◆ **Task requirements**
Could you transcribe the material below exactly, without leaving out a single line?

◆ **Information supplied**
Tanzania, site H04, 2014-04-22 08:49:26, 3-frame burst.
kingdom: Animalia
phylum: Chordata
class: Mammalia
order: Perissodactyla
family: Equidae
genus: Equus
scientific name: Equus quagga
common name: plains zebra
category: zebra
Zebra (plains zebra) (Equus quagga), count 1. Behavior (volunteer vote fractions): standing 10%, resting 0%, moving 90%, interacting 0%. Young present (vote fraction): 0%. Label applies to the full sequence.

◆ **Solution for this task**
Tanzania, site H04, 2014-04-22 08:49:26, 3-frame burst.
kingdom: Animalia
phylum: Chordata
class: Mammalia
order: Perissodactyla
family: Equidae
genus: Equus
scientific name: Equus quagga
common name: plains zebra
category: zebra
Zebra (plains zebra) (Equus quagga), count 1. Behavior (volunteer vote fractions): standing 10%, resting 0%, moving 90%, interacting 0%. Young present (vote fraction): 0%. Label applies to the full sequence.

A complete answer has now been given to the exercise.